I can’t imagine what it must have been like for a 9 year old who was immigrating to the U.S.

My Grandpa weighed 14lbs at birth!

Watching the OU football game tonight reminded me of our Siamese cat who was a football fan.

Somehow their eyes are all sad yet I like the photo of the beautiful brothers.

Then, here's my latest post, entitled "Her Whimsical Nature?" Playfulness must have been part of my great grandmother’s personality.

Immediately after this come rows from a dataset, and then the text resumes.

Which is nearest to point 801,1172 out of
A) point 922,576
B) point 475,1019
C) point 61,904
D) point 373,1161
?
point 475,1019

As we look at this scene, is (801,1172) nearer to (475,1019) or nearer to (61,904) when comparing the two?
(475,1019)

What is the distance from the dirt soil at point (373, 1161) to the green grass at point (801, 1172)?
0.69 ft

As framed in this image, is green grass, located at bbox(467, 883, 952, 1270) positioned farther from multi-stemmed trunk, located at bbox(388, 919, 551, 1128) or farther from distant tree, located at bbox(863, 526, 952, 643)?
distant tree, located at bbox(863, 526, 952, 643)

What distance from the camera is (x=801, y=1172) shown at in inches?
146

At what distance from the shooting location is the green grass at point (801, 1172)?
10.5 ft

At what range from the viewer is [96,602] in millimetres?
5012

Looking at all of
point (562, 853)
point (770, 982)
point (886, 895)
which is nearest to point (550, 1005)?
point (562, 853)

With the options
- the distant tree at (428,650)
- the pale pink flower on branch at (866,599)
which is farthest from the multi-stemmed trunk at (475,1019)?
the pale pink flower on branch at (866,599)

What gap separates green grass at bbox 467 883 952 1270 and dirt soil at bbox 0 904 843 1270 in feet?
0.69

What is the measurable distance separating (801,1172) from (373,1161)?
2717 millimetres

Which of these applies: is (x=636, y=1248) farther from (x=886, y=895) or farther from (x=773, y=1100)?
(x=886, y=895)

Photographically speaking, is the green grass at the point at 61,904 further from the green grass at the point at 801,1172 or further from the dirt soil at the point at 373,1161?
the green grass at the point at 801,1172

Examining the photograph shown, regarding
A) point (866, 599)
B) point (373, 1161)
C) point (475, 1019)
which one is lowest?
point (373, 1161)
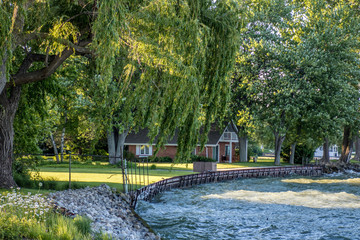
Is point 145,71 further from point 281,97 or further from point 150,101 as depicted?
point 281,97

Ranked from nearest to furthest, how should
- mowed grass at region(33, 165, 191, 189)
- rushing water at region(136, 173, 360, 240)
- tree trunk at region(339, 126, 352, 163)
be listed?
rushing water at region(136, 173, 360, 240) → mowed grass at region(33, 165, 191, 189) → tree trunk at region(339, 126, 352, 163)

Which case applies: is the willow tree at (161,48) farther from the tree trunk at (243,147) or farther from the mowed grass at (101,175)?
the tree trunk at (243,147)

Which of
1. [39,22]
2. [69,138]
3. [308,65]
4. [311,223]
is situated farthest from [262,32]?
[39,22]

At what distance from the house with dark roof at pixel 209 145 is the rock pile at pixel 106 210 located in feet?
106

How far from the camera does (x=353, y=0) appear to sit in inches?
1672

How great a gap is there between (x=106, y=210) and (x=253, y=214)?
751cm

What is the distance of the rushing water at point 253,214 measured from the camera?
1454 cm

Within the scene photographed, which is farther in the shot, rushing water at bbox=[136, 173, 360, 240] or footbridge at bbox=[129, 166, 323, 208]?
footbridge at bbox=[129, 166, 323, 208]

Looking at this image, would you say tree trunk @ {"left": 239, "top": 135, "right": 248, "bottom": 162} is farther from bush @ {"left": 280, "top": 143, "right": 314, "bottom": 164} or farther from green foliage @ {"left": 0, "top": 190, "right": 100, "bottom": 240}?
green foliage @ {"left": 0, "top": 190, "right": 100, "bottom": 240}

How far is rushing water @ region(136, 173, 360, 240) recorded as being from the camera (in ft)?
47.7

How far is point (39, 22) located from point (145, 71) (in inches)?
157

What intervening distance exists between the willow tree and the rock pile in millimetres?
2793

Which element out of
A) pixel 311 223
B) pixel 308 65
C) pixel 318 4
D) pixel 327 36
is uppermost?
pixel 318 4

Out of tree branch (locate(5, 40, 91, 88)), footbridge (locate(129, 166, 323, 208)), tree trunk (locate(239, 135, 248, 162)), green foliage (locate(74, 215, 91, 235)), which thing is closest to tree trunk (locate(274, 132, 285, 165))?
tree trunk (locate(239, 135, 248, 162))
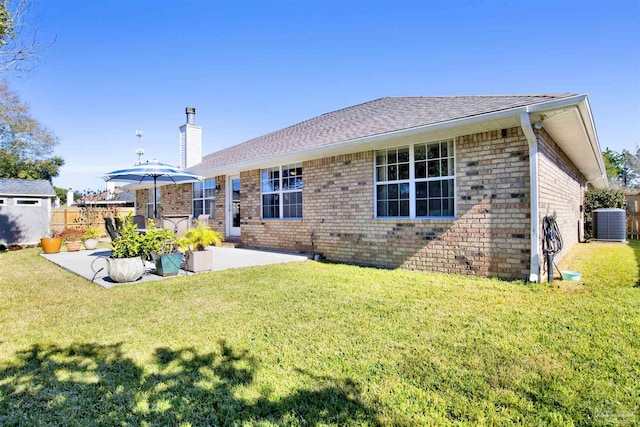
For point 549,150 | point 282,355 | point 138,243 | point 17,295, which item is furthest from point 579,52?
point 17,295

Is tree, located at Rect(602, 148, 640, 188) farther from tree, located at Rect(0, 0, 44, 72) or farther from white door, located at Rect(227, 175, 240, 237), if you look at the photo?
tree, located at Rect(0, 0, 44, 72)

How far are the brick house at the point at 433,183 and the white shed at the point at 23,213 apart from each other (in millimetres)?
12687

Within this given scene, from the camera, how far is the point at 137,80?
12070 millimetres

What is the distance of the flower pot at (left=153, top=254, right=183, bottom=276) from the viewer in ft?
22.3

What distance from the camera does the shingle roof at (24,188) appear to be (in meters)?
16.2

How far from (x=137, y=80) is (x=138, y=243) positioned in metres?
8.53

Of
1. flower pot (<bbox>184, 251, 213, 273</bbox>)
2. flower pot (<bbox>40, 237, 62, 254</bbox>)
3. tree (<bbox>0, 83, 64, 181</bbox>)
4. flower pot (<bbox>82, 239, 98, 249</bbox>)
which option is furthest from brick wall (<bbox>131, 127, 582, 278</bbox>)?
tree (<bbox>0, 83, 64, 181</bbox>)

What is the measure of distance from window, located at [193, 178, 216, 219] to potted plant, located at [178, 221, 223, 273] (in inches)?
252

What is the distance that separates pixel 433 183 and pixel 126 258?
6309mm

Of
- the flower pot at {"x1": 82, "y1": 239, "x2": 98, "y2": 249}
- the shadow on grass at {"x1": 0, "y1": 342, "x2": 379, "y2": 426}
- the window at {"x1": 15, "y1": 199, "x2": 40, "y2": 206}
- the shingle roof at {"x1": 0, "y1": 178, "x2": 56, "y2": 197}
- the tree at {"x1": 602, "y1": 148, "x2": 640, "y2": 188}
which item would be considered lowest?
the shadow on grass at {"x1": 0, "y1": 342, "x2": 379, "y2": 426}

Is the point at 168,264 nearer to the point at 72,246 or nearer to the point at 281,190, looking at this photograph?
the point at 281,190

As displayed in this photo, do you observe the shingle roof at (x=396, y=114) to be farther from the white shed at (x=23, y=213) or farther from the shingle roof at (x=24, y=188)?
the shingle roof at (x=24, y=188)

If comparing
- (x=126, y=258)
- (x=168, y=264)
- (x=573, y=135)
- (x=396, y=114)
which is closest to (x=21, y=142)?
(x=168, y=264)

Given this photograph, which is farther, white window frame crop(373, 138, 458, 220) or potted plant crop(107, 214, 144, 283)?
white window frame crop(373, 138, 458, 220)
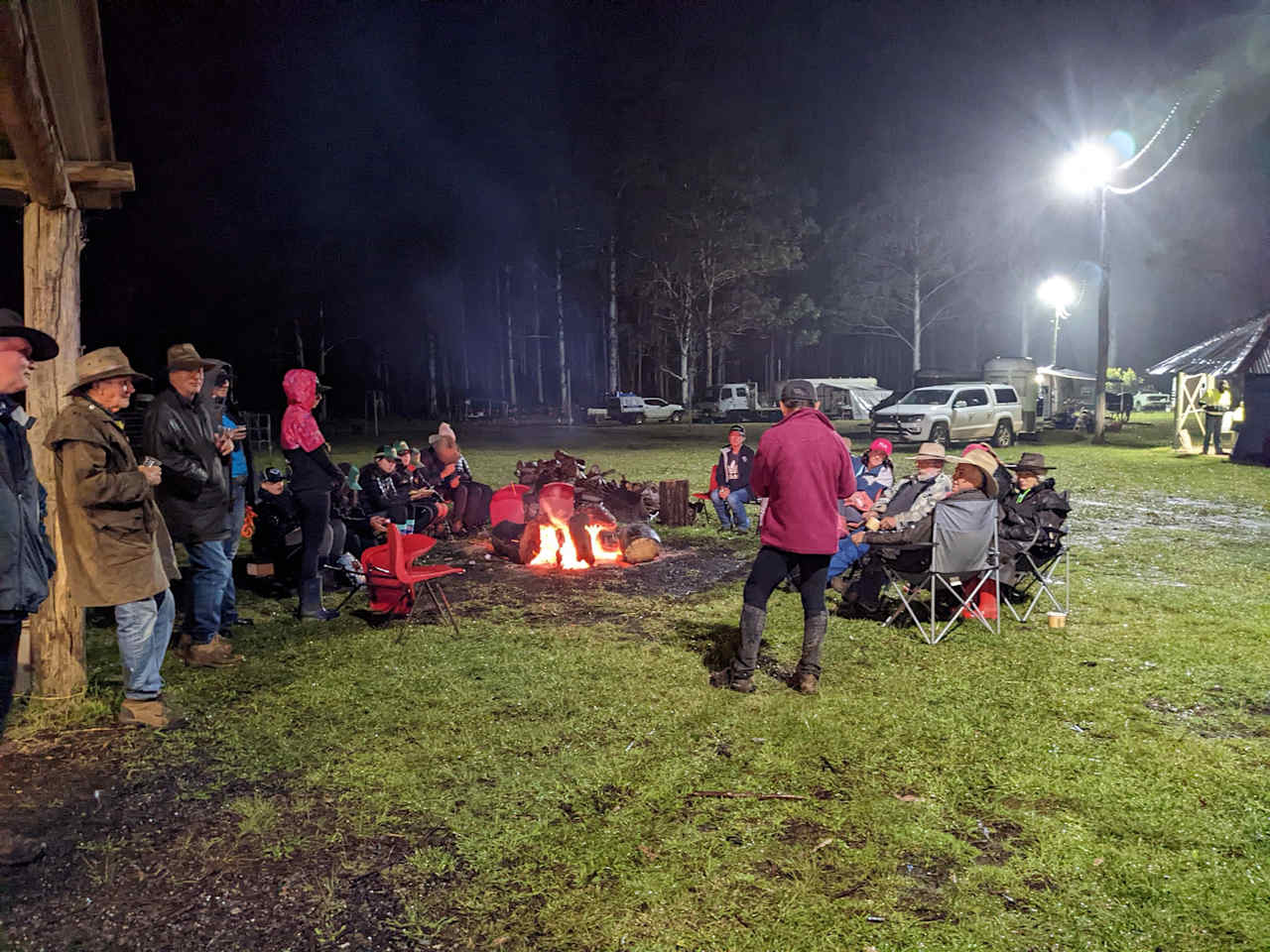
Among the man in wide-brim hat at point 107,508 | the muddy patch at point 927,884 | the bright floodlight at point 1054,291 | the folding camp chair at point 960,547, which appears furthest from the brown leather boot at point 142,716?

October 11, 2009 at 5:46 AM  
Blogger CMPointer said...

Here are a few first lines that I've enjoyed:

1. "They murdered him." ~"The Chocolate War" by Robert Cormier
2. "Selden paused in surprise." ~"The House of Mirth" by Edith Wharton
3. "Ships at a distance have every man's wish on board." ~"Their Eyes Were Watching God" by Zora Neale Hurston
4. "We didn't always live on Mango Street." ~by Sandra Cisneros
5. "If you really want to hear about it, the first thing you'll probably want to know is where I was born, and what my lousy childhood was like, and how my parents were occupied and all before they had me, and all that David Copperfield kind of crap, but I don't feel like going into it, if you want to know the truth." ~"The Catcher in the Rye" by J.D. Salinger
6. "It was the best of times, it was the worst of times,..." ~"A Tale of Two Cities" by Charles Dickens
7. "There are some men that enter a woman's life and screw it up forever." ~"One For the Money" by Janet Evanovich

**Warning: the next one might be offensive to some, but it's funny as all get out and is the sole reason I bought the book [well, it and the title].
8. "So we're sitting there at dinner, and I'm thinking I could get over his Elmer Fudd voice, when he says, 'I'd go pay the check, but I have an erection.'" ~"The Sexiest Dead Man Alive" by Jane Blackwood

As you can tell, I have an eclectic taste in reading materials. Actually, I'll read anything, but I know that the ones that have a very interesting beginning, will truly be an enjoyment to read.